You’ll eventually learn where everything is but as a fledgling captain it is incredibly unclear as to what rooms are necessary for begin your conquest of the stars. I will say the campaign hands you a mission to start with that points you in the right direction but Cosmonautica still doesn’t really do a good job on making things transparent to the player such as not making it apparent that you need to research into shower or gym facilities to ensure the crew’s needs are met. That being said it’s liberating that Cosmonautica has stuck with the true and tried tradition of allowing the player complete freedom to tackle the stars however they wish.
Room slots can be used for living quarters, vending machines, entertainment facilities or more job related spaces such as for cargo or weaponry.
Sadly as liberating as Cosmonautica’s freedom is, the variety in missions is extremely lacking.
Missions you can undertake are divvied into three distinct categories: bounty hunts, cargo deliveries and taxi deliveries which will require you to either have adequate amounts of fire power and ammo or capacity for passengers/goods.

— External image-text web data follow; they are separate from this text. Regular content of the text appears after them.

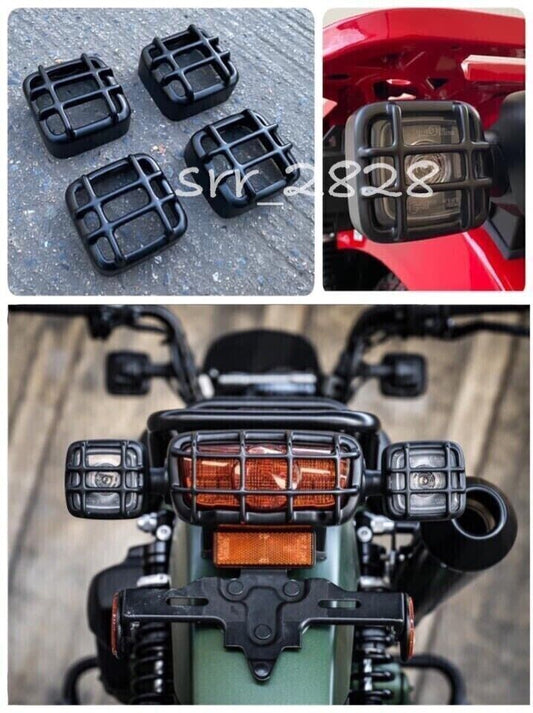 Turn Signal Indicator Guard Blinker Honda CT125 Trail 125 Hunter Cub 2020-21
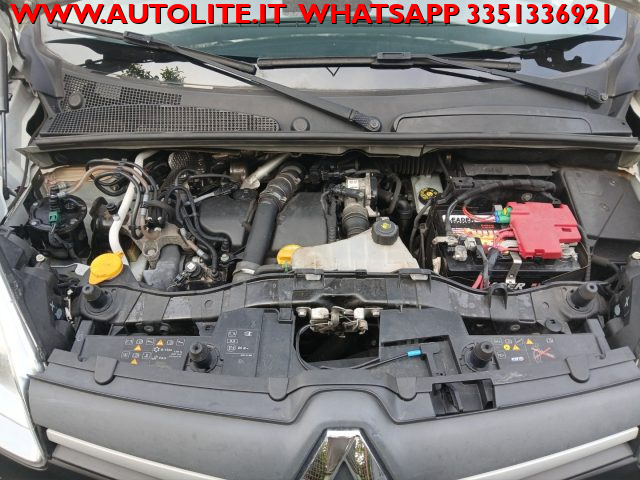 RENAULT Kangoo usata, con Monitoraggio pressione pneumatici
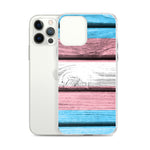 Trans Pride iPhone Case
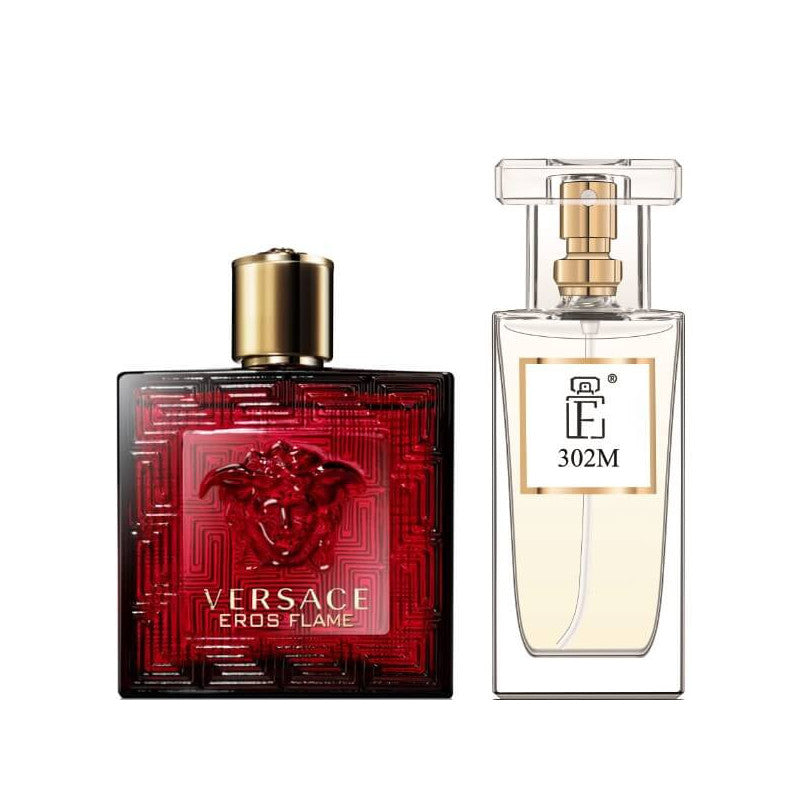 VERSACE EROS FLAME REPLACEMENT 302M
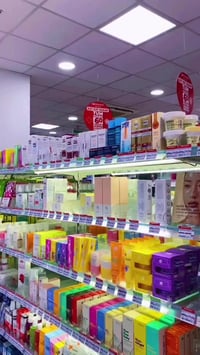 شحن تركيا • مستحضرات تجميل • تخفيضات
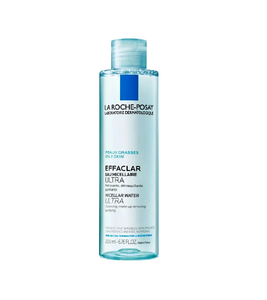 La Roche-Posay Physiological Ultra Micellar Water for Very Sensitive Skin - 200 or 400 ml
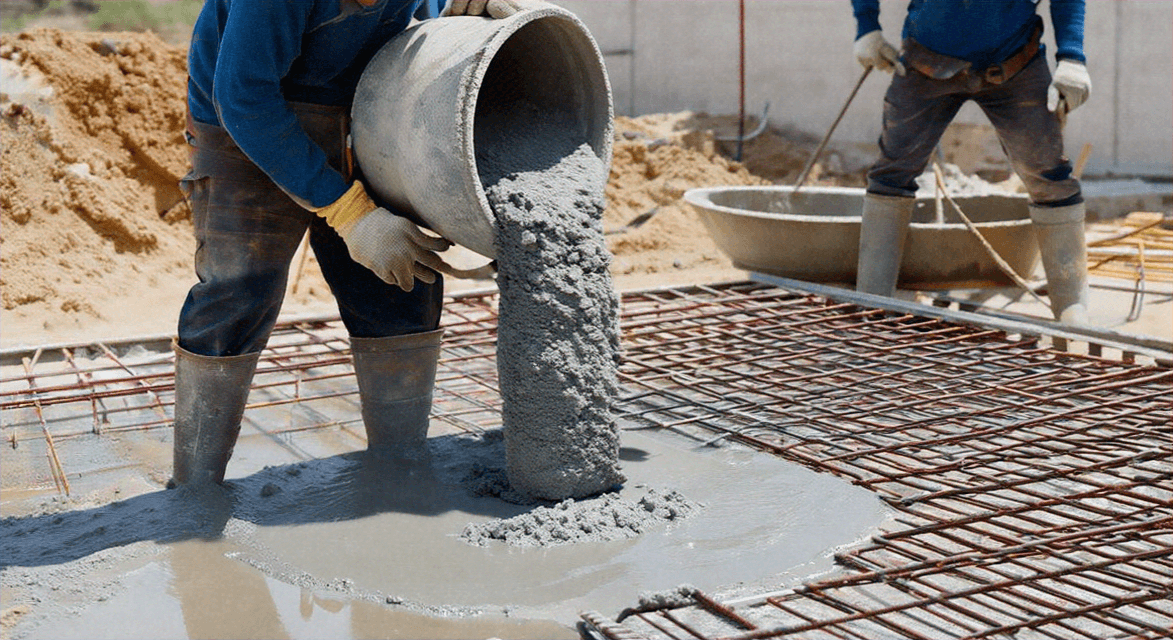 Basics of Concrete Production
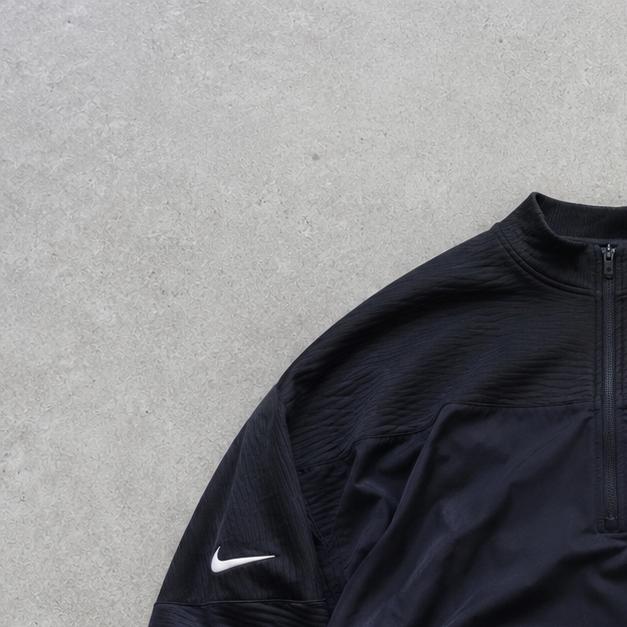 Nike Jacket Black Rare (L)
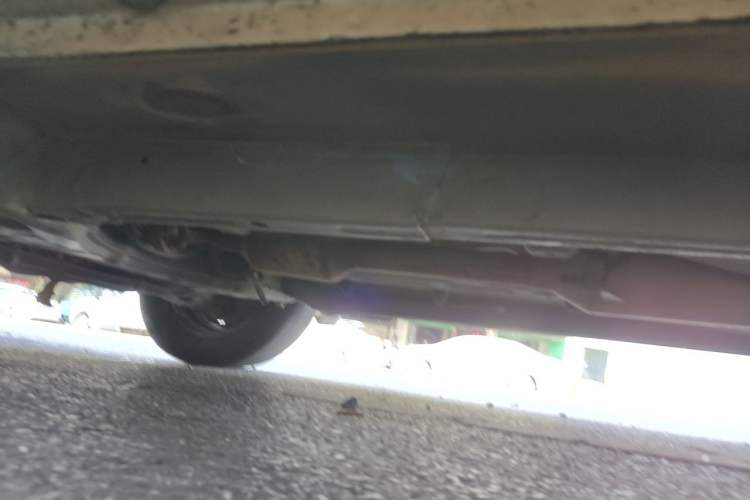 Used BYD F3 2012 Energy-Saving Model 1.5L Manual Comfort Version Chassis Front Left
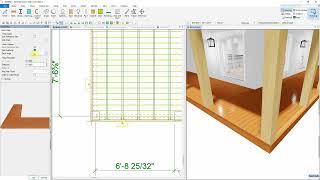 Adjusting Deck Reference Edges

I found however that trying to accommodate for even two of these mission types tends to end badly, instead I favoured taxi jobs till I could afford to invest in gearing my little crew up for combat situations. From here the lack of variety became rather blatantly obvious as combat missions easily yield far more profit especially when you consider your bounties will also offer up ludicrous amounts of credits to let them escape along with the initial reward for the bounty.

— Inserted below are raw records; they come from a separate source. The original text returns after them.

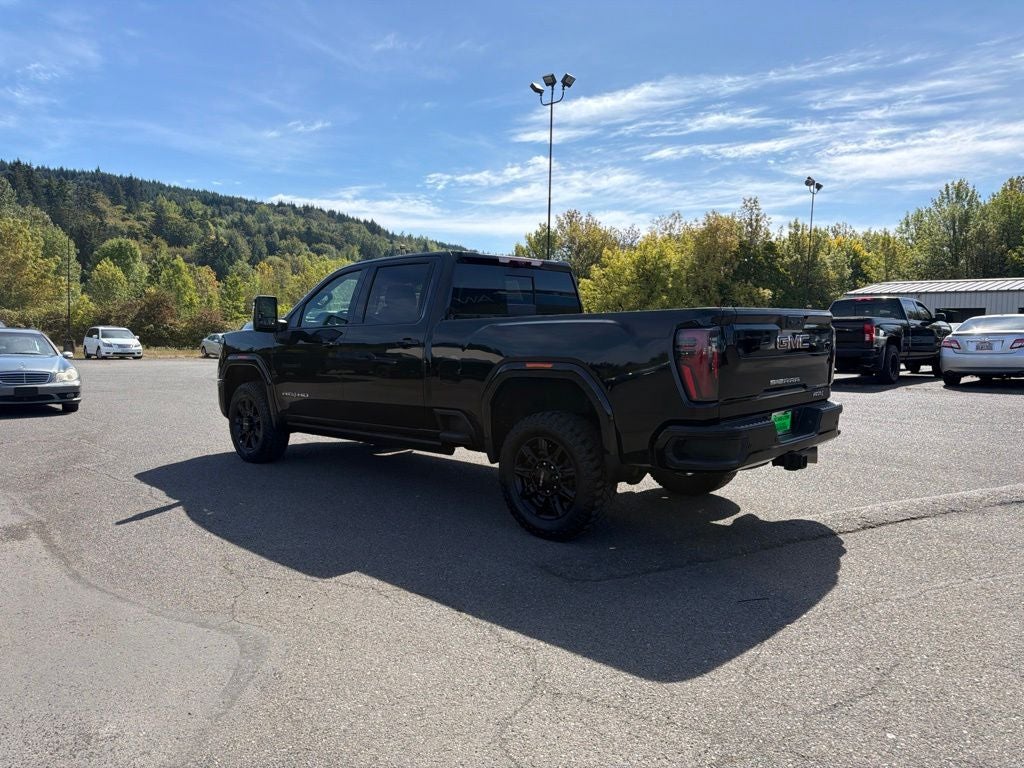 2026 GMC Sierra 3500HD AT4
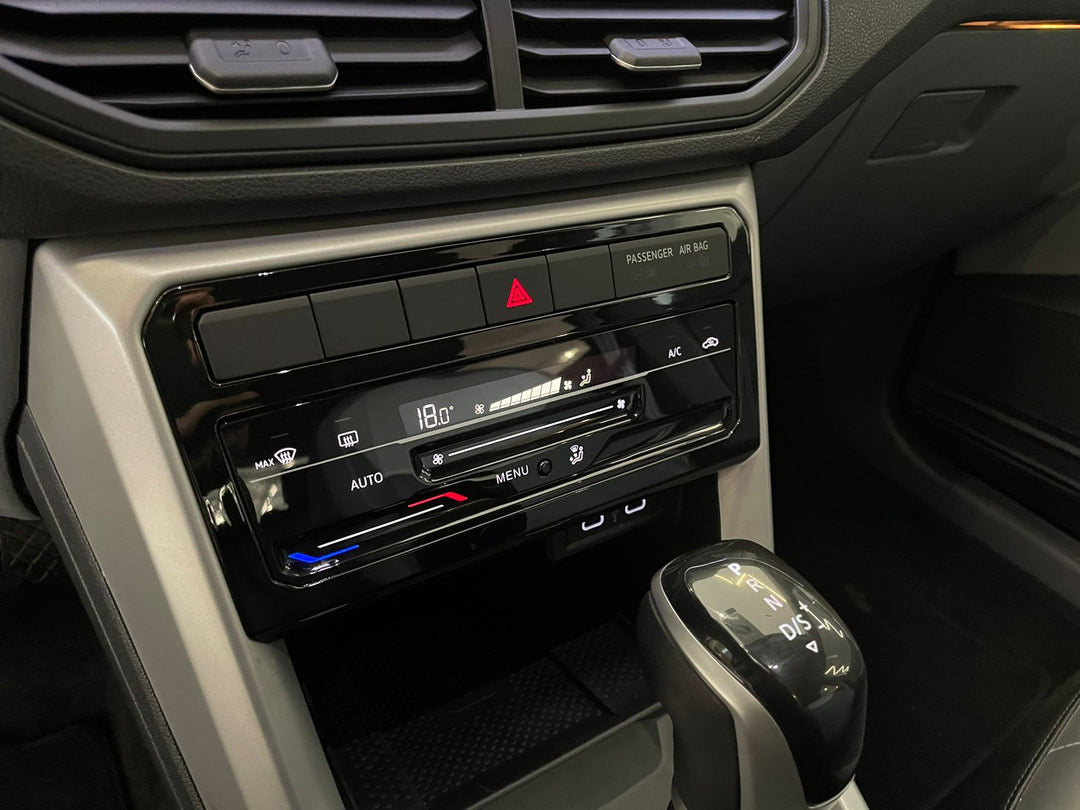 T-Cross branca Comfortline [2025]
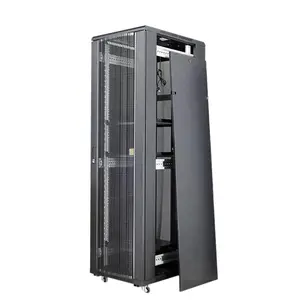 RACK sur pied pour armoire réseau, 19 pouces, 22U, pied sur pied, serveur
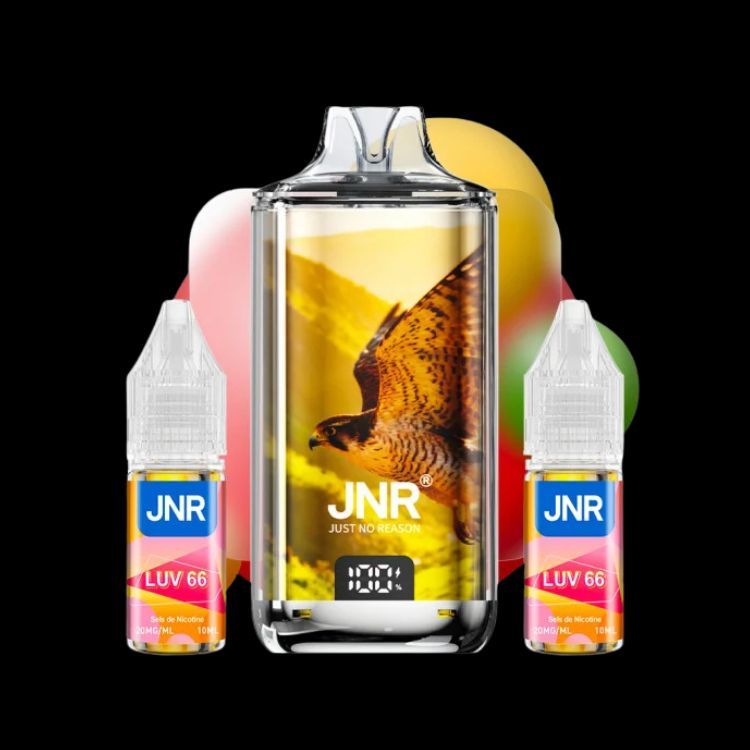 JNR Falcon Nexus 55K Kit – Luv 66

By this point I felt like I had already reached and sussed out Cosmonautica’s ‘end game’ before I had even acquired my fourth ship and it led to me this space trader’s biggest flaws. Firstly a lack in content for a space trading game; after a couple of hours I had already research everything bar extra galaxies and even then I realized there’s so little point in doing so besides a slight increase in rewards and risks. Even when switching galaxies it felt like all that had changed was a couple of names, some mission names stayed the same right down to the name and info to the point it really rammed home the repetition. Combat suffers from this as well especially due to their sluggish non interactive nature.

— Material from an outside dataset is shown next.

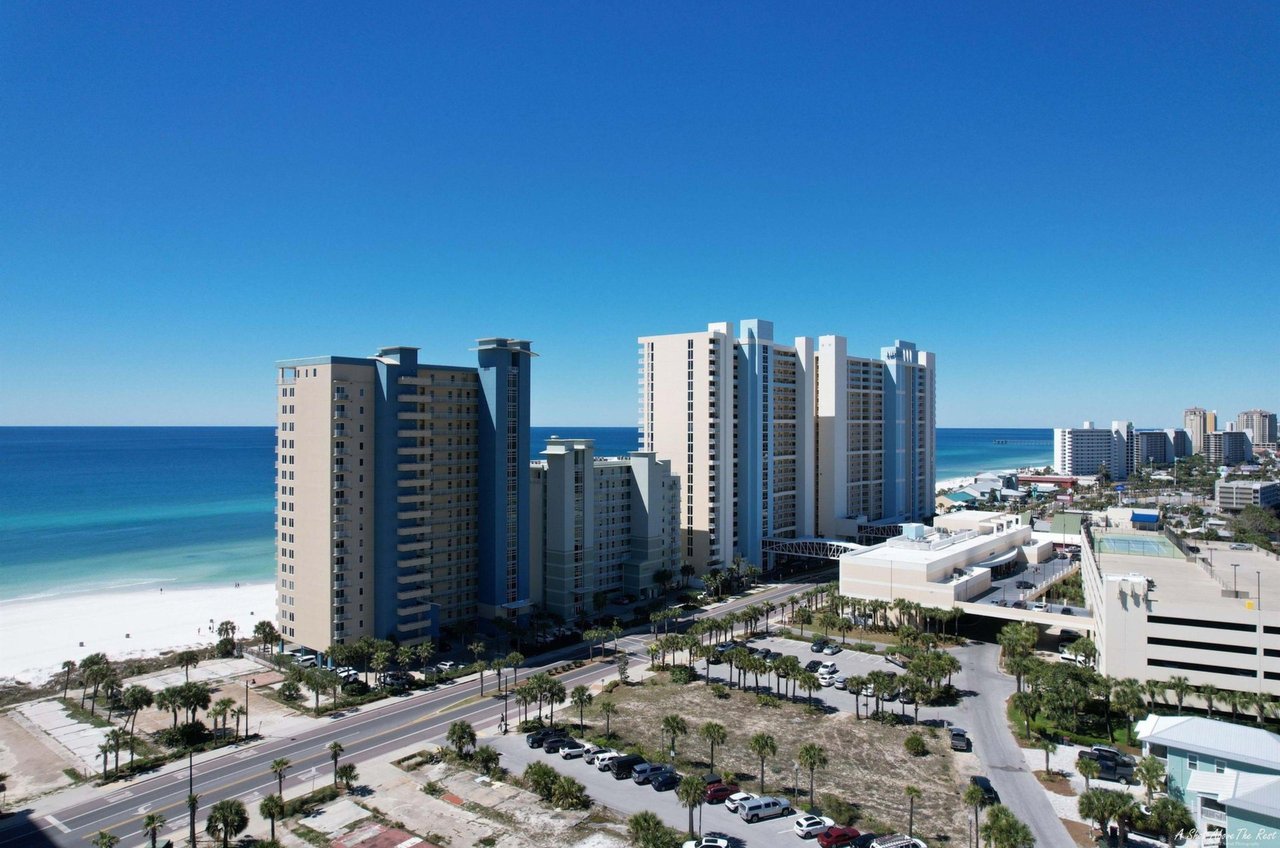 Marisol Condominiums in Panama City Beach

In fact it’s a lack of interactivity that hampers the experience, lack of interactivity with your ship, the galaxy and worst of all, your crew.
Despite touting crew management as a key feature, it just felt incredibly shallow and lacked any kind of meaningful depth. It was obvious that I had to meet hygiene or food requirements but besides that it didn’t really seem to matter what I did with my crew otherwise. I had crew members that hated each other but it seemed to have little to no impact on the performance of the ship as a whole, this couple with the utter lack of any connection or interactivity besides setting shifts for my crew had me completely disconnected from them. Instead of feeling like the virtual bonds I’ve had with my comrades in Final Fantasy Tactics or XCOM I felt nothing for this random bunch of randomly generated faces and the fact that I couldn’t name them, customize them nor interact with them reduced them to mere digitized walking nameplates.
Alas I can’t help but criticize a lot of elements in Cosmonautica that left me wanting, it’s a fun little quaint space trader and is impressive for an indie devs second game.
However when all is said and done Cosmonautica doesn’t quiet hit the mark and for a space trader just seems to lack overall longevity even when considering its cross platform capabilities allowing you to take it on the go; but given time and practice I look forward to seeing what Chasing Carrots cooks up next.
Quirky visual styles,
Simple yet challenging to start with.
Shallow crew interactivity,
Little variety in missions.
Cosmonautica doesn’t reach cosmic proportions but does score a 6.5/10.